====== PROVIDED RECORDS
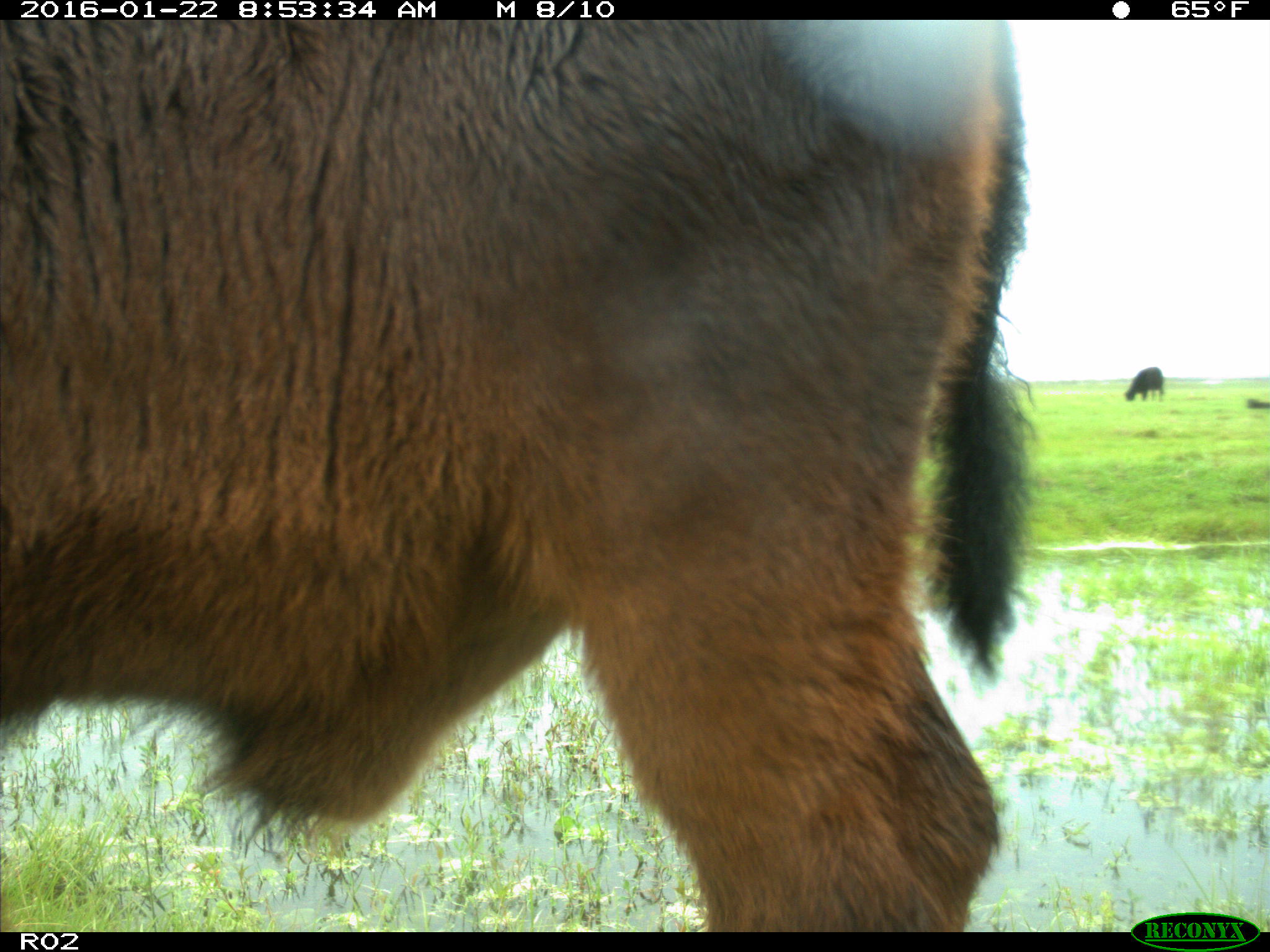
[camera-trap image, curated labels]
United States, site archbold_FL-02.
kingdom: Animalia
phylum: Chordata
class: Mammalia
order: Artiodactyla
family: Bovidae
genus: Bos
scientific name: Bos taurus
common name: domestic cow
============
Your copy must repeat the data word for word and show none of its images.

- _ANSWER TO THIS TASK_:
[camera-trap image, curated labels]
United States, site archbold_FL-02.
kingdom: Animalia
phylum: Chordata
class: Mammalia
order: Artiodactyla
family: Bovidae
genus: Bos
scientific name: Bos taurus
common name: domestic cow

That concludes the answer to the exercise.